> DOCUMENT EXCERPT
>> begin

Figure 7 shows the flow chart of the AR display configuration module based on the SLAM designed in this study. In the AR configuration software, the SLAM system supports an online positioning working mode. The local mapping thread, tracking thread, and loop detection thread of the SLAM system run synchronously. Developers can initialize the SLAM system by scanning the industrial scene with a mobile camera.
In the tracking thread, the system performs feature matching with map points by finding feature points in the scene and minimizes the reprojection error of these features to the previous frame to estimate the current camera pose. Different from AR registration based on QR code, AR registration based on SLAM does not rely on prior markers. The system adopts the Random Sample Consensus (RANSAC) [
38] algorithm to fit the optimal plane from the map points in the current frame. Based on this, developers can click the graphic interaction button in the system interface to configure the 3D virtual model on the plane, and set the translation, rotation, and scaling parameters of the model. After the system is shut down, the parameter configuration of the 3D model is saved as a SLAM-AR display content script file.
In the local mapping thread, the system processes the image frame data and inserts information such as keyframes and map points into the map. Meanwhile, local Bundle Adjustment (BA) is required to optimize the entire local map. After the mapping thread ends, the keyframes, 3D map points, covisibility graph, and spanning tree in the map are saved as binary SLAM map script files.
3.3. Script Parsing and AR Display Software
Three-dimensional registration is the core technology of the augmented reality system. It embeds virtual objects into the real scene according to the spatial perspective relationship by capturing the camera image frame and tracking the position and attitude of the camera. To parse the intermediate script files generated in the AR configuration software and quickly realize 3D registration, this study designed the script parsing and AR display software, whose flow chart is illustrated in
Figure 8. The system reads the 3D model display script file, instrument display script file, disassembly animation script, SLAM-AR display content script (.yaml), and SLAM map script (.bin) generated in the AR configuration software. Then, it parses the scripts and obtains 3D model display information, industrial virtual instrument, motion parameters of disassembly animation, SLAM-AR display content information, and binary SLAM map. This data information is used to initialize the AR system and realize AR registration.

>> end

Return everything in the SLAM-based AR passage from "In the tracking" down to "content script file.", copied word for word.

> RECORDED INFORMATION
>> begin

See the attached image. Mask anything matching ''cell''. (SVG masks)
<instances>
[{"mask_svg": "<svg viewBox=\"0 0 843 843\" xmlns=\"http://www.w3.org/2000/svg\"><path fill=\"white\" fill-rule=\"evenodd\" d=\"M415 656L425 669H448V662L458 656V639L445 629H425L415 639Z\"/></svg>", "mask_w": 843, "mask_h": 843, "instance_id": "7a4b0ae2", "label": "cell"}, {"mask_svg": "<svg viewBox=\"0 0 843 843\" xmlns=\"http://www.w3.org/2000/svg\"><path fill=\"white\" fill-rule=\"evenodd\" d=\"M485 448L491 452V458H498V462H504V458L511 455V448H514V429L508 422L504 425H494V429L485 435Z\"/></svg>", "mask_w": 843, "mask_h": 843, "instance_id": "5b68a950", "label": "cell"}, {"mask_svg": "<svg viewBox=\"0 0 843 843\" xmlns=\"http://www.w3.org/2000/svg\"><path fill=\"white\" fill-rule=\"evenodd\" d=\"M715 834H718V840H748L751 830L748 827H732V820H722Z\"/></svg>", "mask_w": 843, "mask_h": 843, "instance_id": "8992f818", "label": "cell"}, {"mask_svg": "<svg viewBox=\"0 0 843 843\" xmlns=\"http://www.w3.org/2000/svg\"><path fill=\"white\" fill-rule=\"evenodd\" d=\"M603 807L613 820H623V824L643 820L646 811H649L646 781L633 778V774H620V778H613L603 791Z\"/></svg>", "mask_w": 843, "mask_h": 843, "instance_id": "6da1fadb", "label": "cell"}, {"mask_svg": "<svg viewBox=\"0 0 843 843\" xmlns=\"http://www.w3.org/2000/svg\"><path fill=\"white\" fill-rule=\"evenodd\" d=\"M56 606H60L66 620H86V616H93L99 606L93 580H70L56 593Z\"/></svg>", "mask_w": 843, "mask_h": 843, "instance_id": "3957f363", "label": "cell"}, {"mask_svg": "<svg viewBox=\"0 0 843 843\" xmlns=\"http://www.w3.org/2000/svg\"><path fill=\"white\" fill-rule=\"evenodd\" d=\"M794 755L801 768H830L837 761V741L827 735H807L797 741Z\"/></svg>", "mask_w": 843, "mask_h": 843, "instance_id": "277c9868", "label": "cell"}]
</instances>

>> end

> WRITTEN ANSWER
In the tracking thread, the system performs feature matching with map points by finding feature points in the scene and minimizes the reprojection error of these features to the previous frame to estimate the current camera pose. Different from AR registration based on QR code, AR registration based on SLAM does not rely on prior markers. The system adopts the Random Sample Consensus (RANSAC) [
38] algorithm to fit the optimal plane from the map points in the current frame. Based on this, developers can click the graphic interaction button in the system interface to configure the 3D virtual model on the plane, and set the translation, rotation, and scaling parameters of the model. After the system is shut down, the parameter configuration of the 3D model is saved as a SLAM-AR display content script file.